The Coalition for Nuclear Disarmament and Peace (CNDP) takes serious note of the dramatic declaration of the Indian Prime Minister, on March 27, early afternoon, claiming, in a nationally televised address, successful testing of an ASAT missile by way of destroying an Indian military Low Earth Orbit (LEO) satellite at an altitude of almost 300 kms, over the Bay of Bengal.
Whatever be the actual military significance of the claimed successful test, it definitely makes the current regional and global scenarios even murkier and constitutes an assault on the ongoing global campaign for demilitarisation of the outer space.
Of course, the United States is the original culprit, which would soon enough be joined in by its the main adversary then – the Soviet Union, and, later, China. The ASAT tests carried out by these countries and India go against the very grain of the Outer Space Treaty of 1967 to which all the said four States are parties. The Treaty in no uncertain terms states as follows: “The States Parties to this Treaty… Recognizing the common interests of all [hu]mankind in the progress of the exploration and use of outer space for peaceful purposes, … Have agreed on the following:… (Article III) ‘State Parties to the Treaty shall carry on activities in the exploration and USE OF OUTER SPACE… IN THE INTEREST OF MAINTAINING INTERNATIONAL PEACE AND SECURITY and promoting international cooperation and understanding.’ (Article IV) ‘State Parties to the Treaty undertake not to place in orbit around the Earth any objects carrying nuclear weapons… or STATION SUCH WEAPONS IN OUTER SPACE IN ANY OTHER MANNER.”
The open and boisterous entry of India into the so-called ‘Star Wars’ club, despite self-imposed abstinence by all the other technologically advanced countries, except three, is a wholly regrettable development, more so because ASAT weapons can in no way PROTECT Indian satellites deployed in outer space. Since ASAT weapons can only DESTROY an adversary’s satellites, any use of such weapons would be a provocative act that tantamounts to declaration of war.
Satellites and spacecrafts in outer space can be protected only through mutual agreements by all concerned. In this regard, adoption of the draft treaties on Prevention of an Arms Race in Outer Space (PAROS) and the Prevention of the Placement of Weapons in Outer Space, the Threat or Use of Force against Outer Space Objects (PPWT) that are pending before the Conference on Disarmament attains added importance.

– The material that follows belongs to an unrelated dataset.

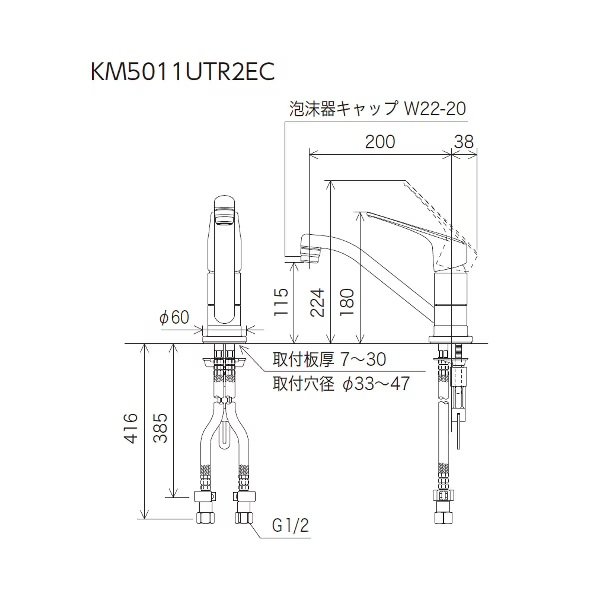 画像2: KVK KM5011ZUTR2EC 取付穴兼用型・シングル混合栓(eレバー)撥水 200mmパイプ付 寒冷地用 (2)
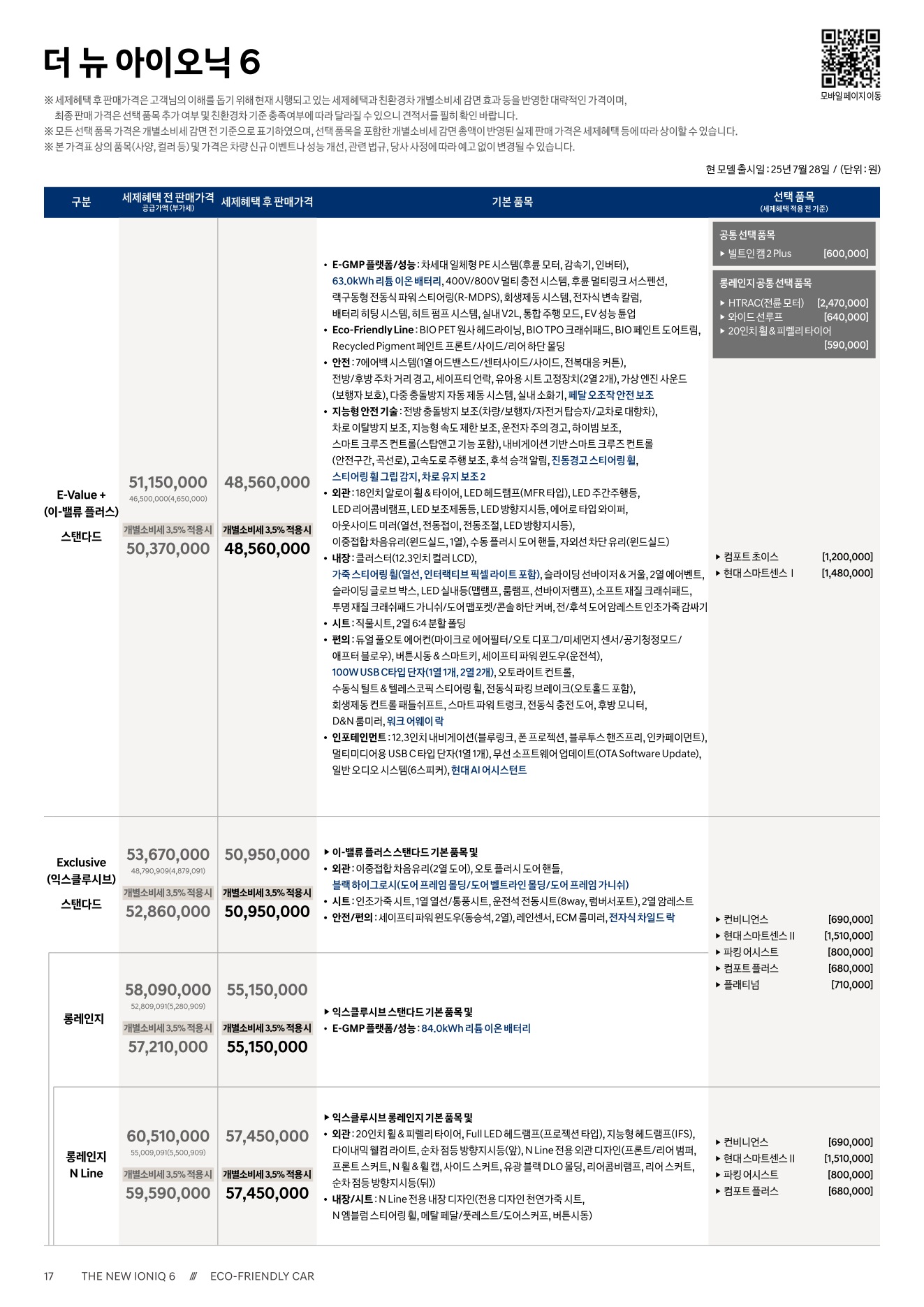 2026 현대 아이오닉6 카탈로그 이미지 - adea5dd31520e18a3b35ce0e47c5a7ae_fHFR2mgl_70b8dc600f8e2f08f38b0d4bb0032d08053b9145.jpg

The only country opposed to the adoption of PAROS and PPWT is the United States.
It may further be noted that the Indian Finance Minister, with the Defence Minister in tow, in a press conference, termed the test firing as India’s bid to prepare for “tomorrow’s war”.
From the standpoint of peace activists, such unwarranted pronouncements from cabinet ministers sound too ominous.
The CNDP, hereby, recommits itself to further strengthening the global campaign for demilitarisation of the outer space as well as complete abolition of nuclear weapons – so very necessary for continued human survival.
The CNDP also calls upon all other such bodies and peace loving people across the world to take note of this worrying development and redouble their efforts to ensure that the use of outer space is confined entirely for peaceful purposes.